Durante il dibattito parlamentare i vescovi austriaci avevano fatto sentire la loro voce, preoccupati da «carenze inaccettabili» nelle garanzie della legge per prevenire abusi, denunciando che la deriva austriaca stava ricalcando quella di tutti i Paesi nei quali la procedura di morte volontaria è stata legalizzata: «In brevissimo tempo – aveva dichiarato il presidente monsignor Franz Lackner,
arcivescovo di Salisburgo – il caso eccezionale diventa una normalità socialmente accettata e l’esenzione dalla pena un diritto esigibile». La Conferenza episcopale austriaca aveva contribuito al confronto politico chiarendo che la Chiesa «si impegna con tutte le sue forze per la protezione globale della vita». Tra le lacune rimproverate alla legge, la mancata previsione nel collegio medico della figura di uno psichiatra. Al centro delle critiche della Chiesa austriaca il fatto che la legge rende praticabile e non perseguibile praticamente qualunque suicidio. La legge asseconderebbe «l’illusione che l’unica forma di vita che valga la pena di essere vissuta sia una vita piena e attiva, una vita "del fare" e di conseguenza ogni forma di mancanza o malattia è vista come un fallimento che non può essere tollerato».
-----
> OBIETTIVO DELL'ESERCIZIO: Prosegui il brano sulle critiche dei vescovi austriaci alla legge sulla morte volontaria, ripartendo subito dopo la sua ultima frase.

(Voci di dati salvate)
-----
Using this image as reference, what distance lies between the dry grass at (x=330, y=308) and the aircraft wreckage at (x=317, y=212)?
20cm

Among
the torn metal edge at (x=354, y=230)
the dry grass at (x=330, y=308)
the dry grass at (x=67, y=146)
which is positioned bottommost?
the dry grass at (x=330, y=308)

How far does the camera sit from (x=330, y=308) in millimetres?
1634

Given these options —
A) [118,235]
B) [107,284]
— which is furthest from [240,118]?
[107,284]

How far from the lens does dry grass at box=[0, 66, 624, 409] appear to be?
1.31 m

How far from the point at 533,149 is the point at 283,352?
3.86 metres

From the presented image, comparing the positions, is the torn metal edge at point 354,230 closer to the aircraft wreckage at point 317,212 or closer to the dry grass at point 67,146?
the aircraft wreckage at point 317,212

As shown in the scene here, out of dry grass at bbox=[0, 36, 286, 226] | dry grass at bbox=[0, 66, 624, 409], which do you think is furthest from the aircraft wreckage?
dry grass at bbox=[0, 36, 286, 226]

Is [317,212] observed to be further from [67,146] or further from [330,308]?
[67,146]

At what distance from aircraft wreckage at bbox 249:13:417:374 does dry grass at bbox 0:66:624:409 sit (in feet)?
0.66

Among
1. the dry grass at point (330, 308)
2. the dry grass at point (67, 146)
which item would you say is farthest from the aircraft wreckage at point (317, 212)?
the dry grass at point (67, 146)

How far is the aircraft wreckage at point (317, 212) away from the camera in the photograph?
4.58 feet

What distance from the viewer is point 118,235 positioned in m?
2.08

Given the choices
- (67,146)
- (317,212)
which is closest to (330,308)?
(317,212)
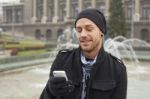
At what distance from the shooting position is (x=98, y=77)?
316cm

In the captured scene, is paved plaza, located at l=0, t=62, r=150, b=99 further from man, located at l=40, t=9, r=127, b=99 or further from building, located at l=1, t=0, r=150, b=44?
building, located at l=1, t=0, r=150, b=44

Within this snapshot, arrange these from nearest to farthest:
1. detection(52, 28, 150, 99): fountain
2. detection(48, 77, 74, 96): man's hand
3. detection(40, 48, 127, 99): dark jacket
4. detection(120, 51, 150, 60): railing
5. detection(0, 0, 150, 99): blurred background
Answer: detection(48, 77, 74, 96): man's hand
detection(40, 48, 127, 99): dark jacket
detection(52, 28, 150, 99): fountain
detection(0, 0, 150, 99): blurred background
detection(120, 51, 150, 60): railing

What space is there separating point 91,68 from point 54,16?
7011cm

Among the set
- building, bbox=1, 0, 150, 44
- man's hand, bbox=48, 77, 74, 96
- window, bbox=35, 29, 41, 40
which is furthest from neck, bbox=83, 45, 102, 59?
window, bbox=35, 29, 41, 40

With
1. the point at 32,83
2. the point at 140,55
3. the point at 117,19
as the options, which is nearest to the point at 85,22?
-----
> RISULTATO DELL'ESERCIZIO:
Un giudizio confermato nella nota diffusa subito dopo il varo della legge, nella quale Lackner, pur riconoscendo «gli sforzi del legislatore per proteggere le persone dalla fretta e dall'errore» e per la «prevenzione del suicidio», ha espresso l’auspicio che a morire non siano i cittadini ma la legge «se noi come comunità di solidale riusciamo a impedire a chiunque in Austria di farne uso».